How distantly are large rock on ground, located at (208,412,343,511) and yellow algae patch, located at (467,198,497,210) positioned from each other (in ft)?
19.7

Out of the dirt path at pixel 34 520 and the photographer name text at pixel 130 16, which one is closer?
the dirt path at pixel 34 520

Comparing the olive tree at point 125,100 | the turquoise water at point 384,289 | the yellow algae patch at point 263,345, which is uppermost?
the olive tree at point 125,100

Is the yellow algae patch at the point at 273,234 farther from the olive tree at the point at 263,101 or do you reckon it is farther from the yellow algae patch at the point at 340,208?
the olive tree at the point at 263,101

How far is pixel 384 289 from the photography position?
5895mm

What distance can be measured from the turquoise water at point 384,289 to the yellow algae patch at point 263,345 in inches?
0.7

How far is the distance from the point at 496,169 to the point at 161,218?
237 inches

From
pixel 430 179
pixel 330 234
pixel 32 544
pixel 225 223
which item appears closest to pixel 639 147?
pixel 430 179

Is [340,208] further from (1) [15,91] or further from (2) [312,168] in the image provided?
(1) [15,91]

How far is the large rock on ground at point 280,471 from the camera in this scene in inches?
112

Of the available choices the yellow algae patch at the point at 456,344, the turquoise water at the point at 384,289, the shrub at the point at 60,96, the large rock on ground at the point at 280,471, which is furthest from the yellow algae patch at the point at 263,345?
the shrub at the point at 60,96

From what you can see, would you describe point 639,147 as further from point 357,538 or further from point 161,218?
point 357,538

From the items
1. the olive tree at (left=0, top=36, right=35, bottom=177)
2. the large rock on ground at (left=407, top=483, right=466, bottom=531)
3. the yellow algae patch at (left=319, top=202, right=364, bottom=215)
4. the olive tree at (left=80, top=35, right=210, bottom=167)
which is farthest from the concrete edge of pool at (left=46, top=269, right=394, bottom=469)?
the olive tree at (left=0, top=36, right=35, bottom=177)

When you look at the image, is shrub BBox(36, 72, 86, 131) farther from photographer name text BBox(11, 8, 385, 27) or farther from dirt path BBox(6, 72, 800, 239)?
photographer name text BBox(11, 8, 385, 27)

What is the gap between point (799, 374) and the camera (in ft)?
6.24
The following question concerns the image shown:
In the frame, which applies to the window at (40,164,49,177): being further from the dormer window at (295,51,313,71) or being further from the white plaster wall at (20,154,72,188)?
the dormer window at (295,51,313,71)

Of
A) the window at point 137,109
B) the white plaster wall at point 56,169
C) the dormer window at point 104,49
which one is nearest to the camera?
━━━━━━━━
▶ **Exercise requirements**
Can you repeat all of the lines above word for word, without changing anything?

▶ **Solved problem**
How distantly are large rock on ground, located at (208,412,343,511) and yellow algae patch, located at (467,198,497,210) positioned from each other (in ft)?
19.7

Out of the dirt path at pixel 34 520 and the photographer name text at pixel 130 16, which one is closer?
the dirt path at pixel 34 520

Comparing the olive tree at point 125,100 | the turquoise water at point 384,289 | the yellow algae patch at point 263,345, which is uppermost?
the olive tree at point 125,100

Is the yellow algae patch at the point at 273,234 farther from the olive tree at the point at 263,101 or do you reckon it is farther from the yellow algae patch at the point at 340,208?
the olive tree at the point at 263,101

How far is pixel 384 289 from the photography position?
5895mm

What distance can be measured from the turquoise water at point 384,289 to the yellow algae patch at point 263,345 in inches?
0.7

How far is the distance from the point at 496,169 to the point at 161,218?
237 inches

From
pixel 430 179
pixel 330 234
pixel 32 544
pixel 225 223
which item appears closest to pixel 639 147?
pixel 430 179

Is [340,208] further from (1) [15,91] or further from (2) [312,168] in the image provided?
(1) [15,91]

How far is the large rock on ground at point 280,471 from the camera in this scene in inches?
112

Of the available choices the yellow algae patch at the point at 456,344, the turquoise water at the point at 384,289, the shrub at the point at 60,96, the large rock on ground at the point at 280,471, which is furthest from the yellow algae patch at the point at 263,345?
the shrub at the point at 60,96

From what you can see, would you describe point 639,147 as further from point 357,538 or further from point 161,218?
point 357,538

From the items
1. the olive tree at (left=0, top=36, right=35, bottom=177)
2. the large rock on ground at (left=407, top=483, right=466, bottom=531)
3. the yellow algae patch at (left=319, top=202, right=364, bottom=215)
4. the olive tree at (left=80, top=35, right=210, bottom=167)
which is farthest from the concrete edge of pool at (left=46, top=269, right=394, bottom=469)?
the olive tree at (left=0, top=36, right=35, bottom=177)

When you look at the image, is shrub BBox(36, 72, 86, 131) farther from photographer name text BBox(11, 8, 385, 27) or farther from dirt path BBox(6, 72, 800, 239)?
photographer name text BBox(11, 8, 385, 27)

What is the gap between point (799, 374) and the camera (in ft)?
6.24
The following question concerns the image shown:
In the frame, which applies to the window at (40,164,49,177): being further from the dormer window at (295,51,313,71) or being further from the white plaster wall at (20,154,72,188)?
the dormer window at (295,51,313,71)

Of
A) the window at point 137,109
B) the white plaster wall at point 56,169
C) the dormer window at point 104,49
which one is nearest to the camera?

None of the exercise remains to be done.